Most Languages Are the Same
Fifteen years ago, when I was busy teaching functional programming in Haskell, it was a radical (though not so new) thing. Mainstream languages did not boast lambdas or other convenient ways to deal in higher-order functions, nor were their libraries geared around transforming stateless data. Yet, it was obvious to me at the time, and I told my students, that functional programming will be mainstream in ten years, though it will be in Java, C#, and similar languages and not in Haskell. I was right.
When you progress on your generalist's path, you will notice that most languages have a common core. There seems to be a growing consensus on what the core of a good mainstream language looks like, and variations are mostly cosmetic. Even innovative new-old features like asynchronous programming and coroutines tend to spread through the language ecosystem, each language giving its own take on it at its own pace of change.
Thus, if you only consider general-purpose languages with healthy active development communities, it does not matter that much which language you choose.
Some Languages Are Genuinely Problematic
Last year, in a customer project, I had the pleasure to learn DAX, Microsoft's domain specific language for writing business intelligence data queries over tabular data sources that is offered in Power BI, Excel Power Pivot, and SQL Server Analysis Services Tabular. In some ways, it is a very innovative and clever language, truly a pleasure to learn.
One of its nice aspects is how interactive data filters from the business intelligence application are implicitly applied over the query logic that a developer writes.
One of its most problematic aspects is how the language attempts to allow the developer control the behavior of that implicit filtering overlay. Another problematic aspect is how it looks deceptively like Excel formulas; your first reaction to seeing DAX code is likely the same as mine: I know this already! But when even the world's foremost independent experts on the language misunderstand its behavior for years, something is wrong.
Programming education researchers talk about notional machines - the models of a language's behavior that teachers give to students. Similarly, programming language experts talk about the abstract machine that language defines. Both ideas share the same root: when we write a program in a programming language, we pretend that this language is the native language of the machine, even though it (almost always) is not.

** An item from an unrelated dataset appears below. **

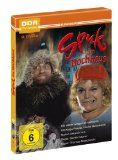 DVD - Spuk unterm Riesenrad - Die 7-teilige Serie (DDR TV-Archiv)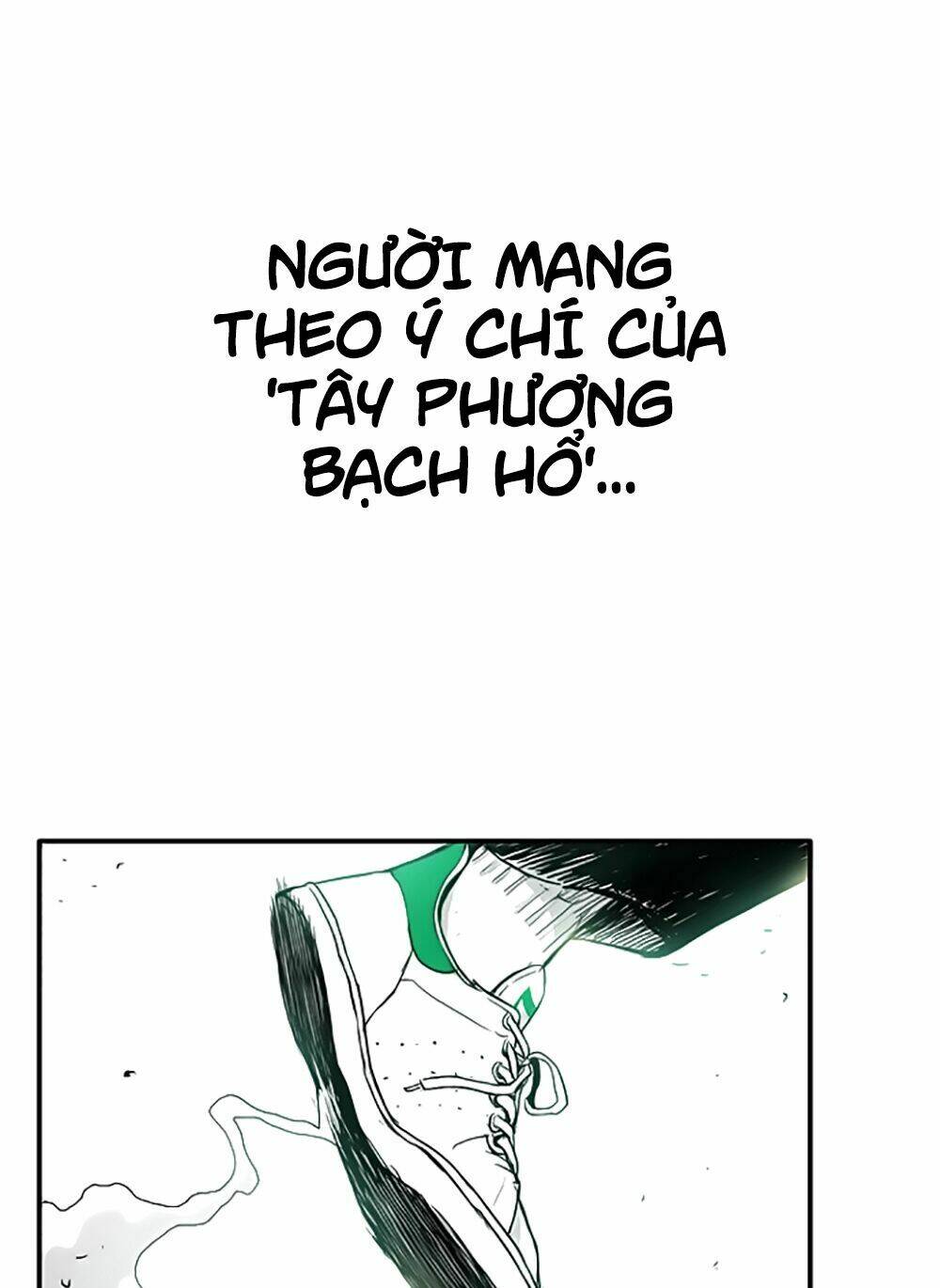 Anh Đại Bá Đạo: Chapter 0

The purpose of a programming language is to define an abstract machine (and allow teachers define a notional machine) that is simpler for its intended purposes than the actual machine.
DAX fails that purpose, and it (unfortunately) is not alone.

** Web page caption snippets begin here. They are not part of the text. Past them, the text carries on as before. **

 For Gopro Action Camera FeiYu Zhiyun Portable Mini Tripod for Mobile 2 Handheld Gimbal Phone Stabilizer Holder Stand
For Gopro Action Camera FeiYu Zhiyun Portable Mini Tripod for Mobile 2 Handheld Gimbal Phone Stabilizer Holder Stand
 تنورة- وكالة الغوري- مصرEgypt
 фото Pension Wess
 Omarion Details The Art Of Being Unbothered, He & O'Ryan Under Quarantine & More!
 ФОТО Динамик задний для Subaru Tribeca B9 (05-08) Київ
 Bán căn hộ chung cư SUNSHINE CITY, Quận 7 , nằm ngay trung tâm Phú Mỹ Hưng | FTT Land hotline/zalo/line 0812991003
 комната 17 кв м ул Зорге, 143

That does not mean I will never use DAX in a project. Sometimes DAX is the best choice due to other architectural decisions already made - for example, if the business intelligence frontend is Power BI, you kind of have to use DAX. But it does mean I will approach that project carefully.

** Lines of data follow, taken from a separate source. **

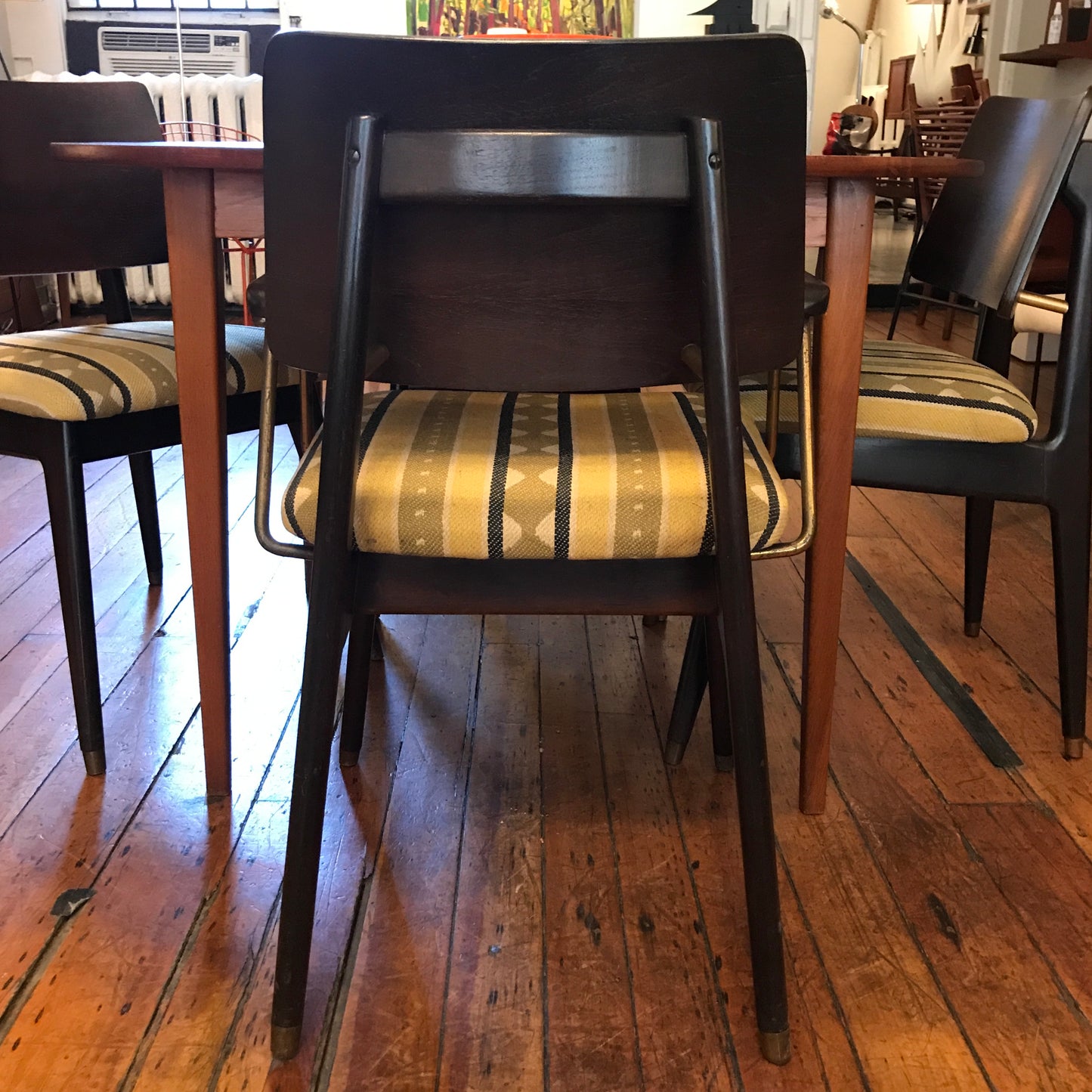 1960s Danish Teak Table
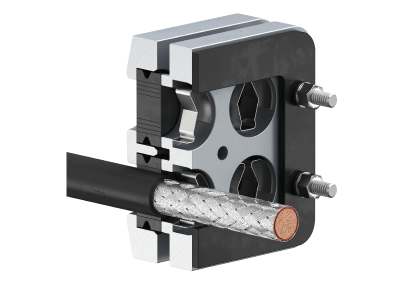 AGRO MCE マルチケーブルエントリー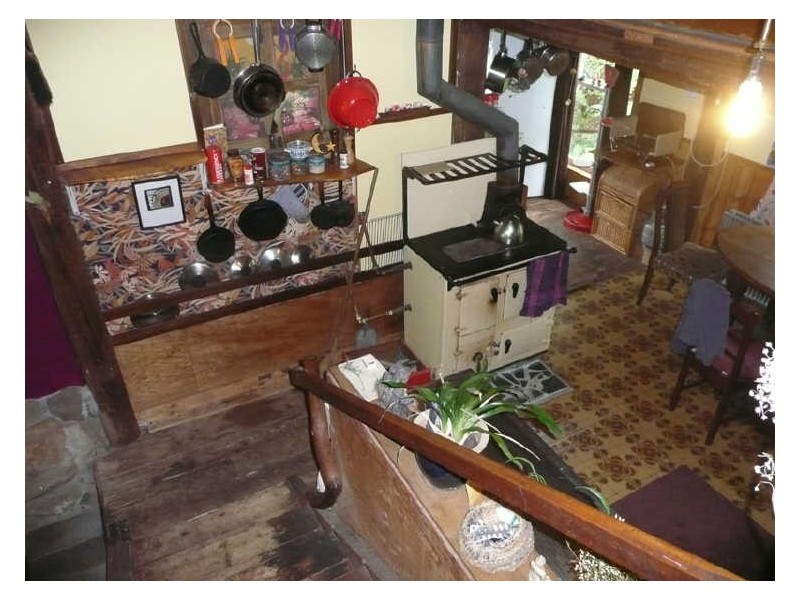 175 Hawleys Road, Weegena TAS 7304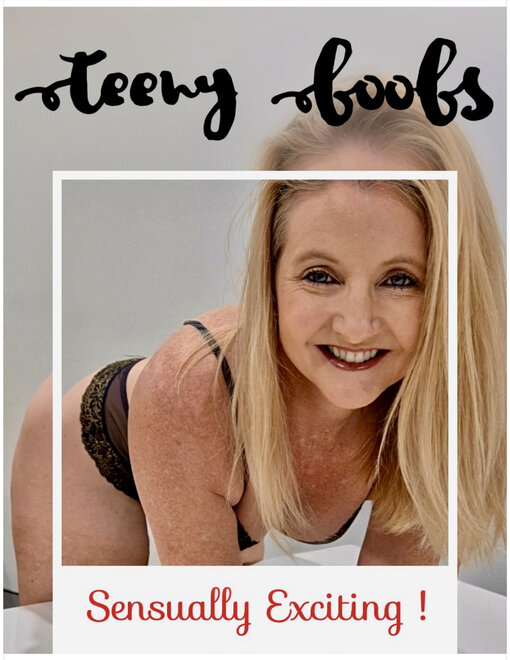 ‎Sensually Exciting V2.‎1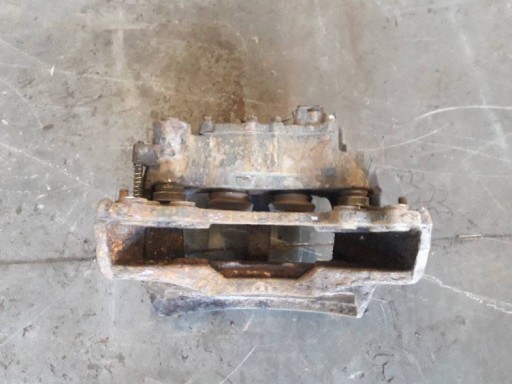 caliper brake left rear part VOLVO FL6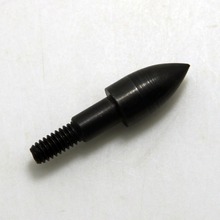 Target Point Broad Head Archery Arrow Head 86 Grain OD 7 7mm length 31mm for hunting
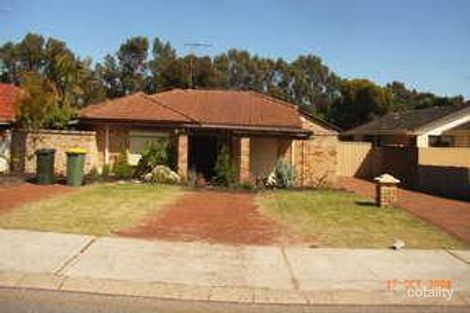 45 Glencoe Pde, Halls Head, WA 6210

Another example of a problematic language is C. I love C, but I have not written anything in it in a long while. There is a good reason: C was explicitly designed to cut out almost all safety margins. You can write really great code in C, but you are always a couple of typos away from a major security hole. Security matters in most projects more than such precision control. Therefore, I no longer touch C.
Science Is Not Helping
I would love to tell you that there is a scientific answer to this problem. Unfortunately, I cannot. While programming languages have been studied for decades by a lot of smart people, most of those studies have focused on discovering what we can do with programming languages in general; very few are trying to evaluate languages or their features in a scientific manner. It is, in fact, so bad a situation that my own study found less than a hundred of such studies published from the 1950s until 2012. There is some increasing activity, but the topic is still very much niche.